EXCERPT PROVIDED →
↓
Betsy Barbour House (Barbour) is a residence hall operated by University of Michigan Housing at the University of Michigan in Ann Arbor.

Hall Profile 

Barbour houses approximately 120 occupants, 70% of which are freshmen. The residence is one of three all-female residence halls on campus. 
The hall contains a laundry room, two lounges, front desk, and multiple kitchenettes. It shares resources with its next-door sister hall Helen Newberry House, which contains the exercise/dance room, kitchen, and computing site.

Location 
Located just across the street from Angell Hall, Barbour is one of the closest residence halls to UM's central campus. The street address is  420 South State Street.
↑
Please name the sister hall next door that holds the kitchen, the exercise/dance room and the computing site, according to the Betsy Barbour House text.

GIVEN DATA →
↓
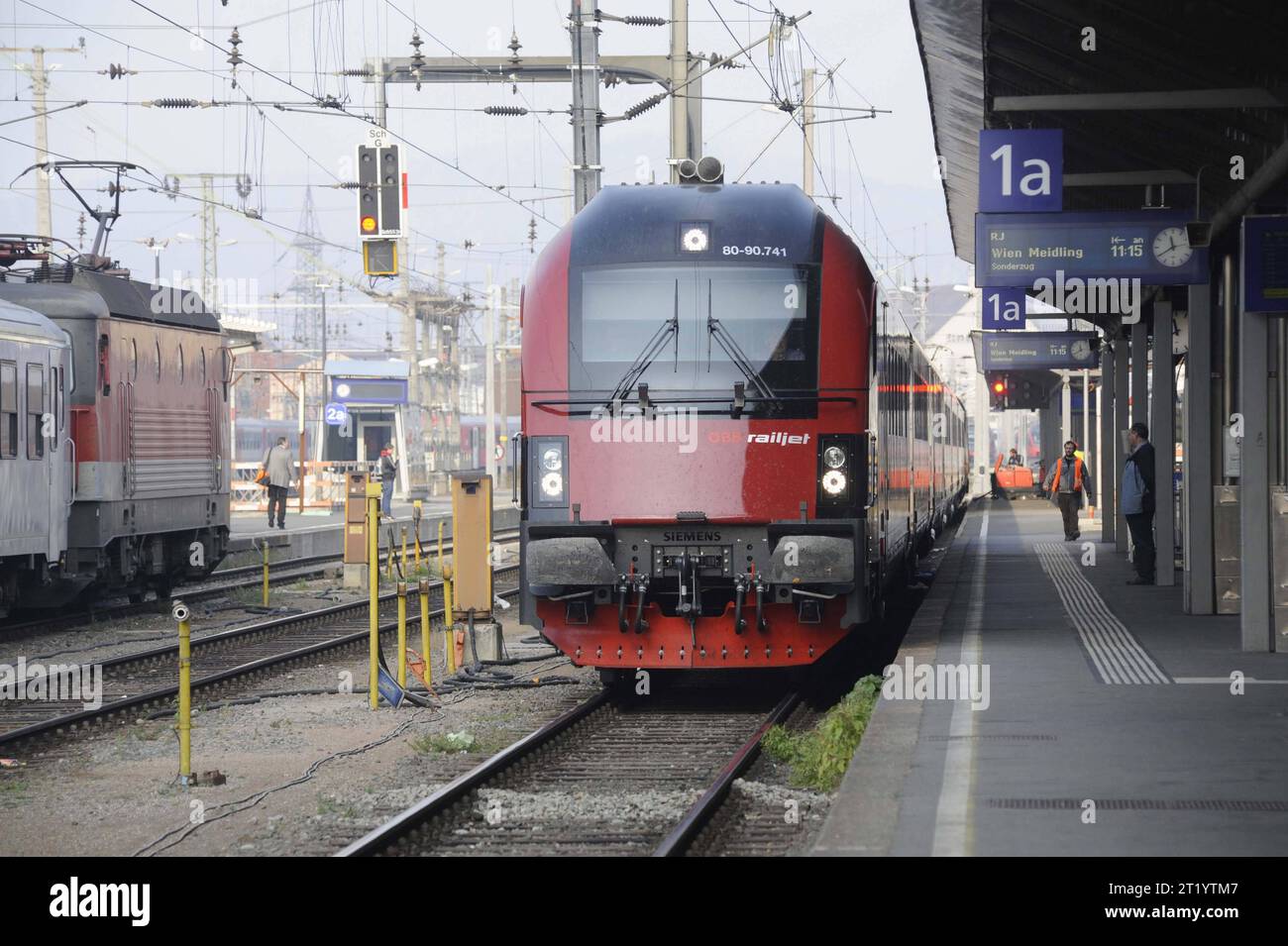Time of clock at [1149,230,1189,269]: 11:39
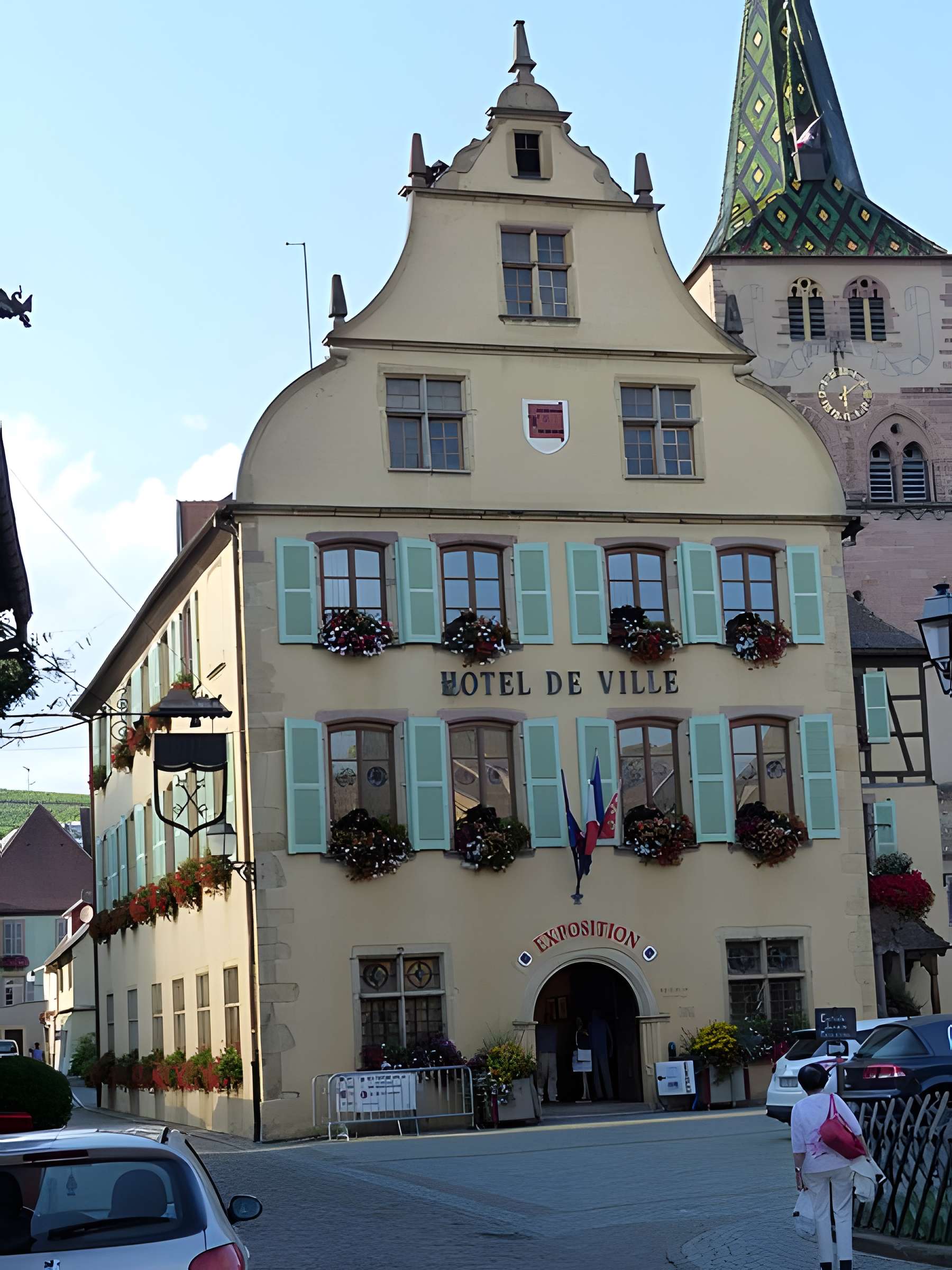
↑
SOLUTION FOR THIS PROBLEM → Helen Newberry House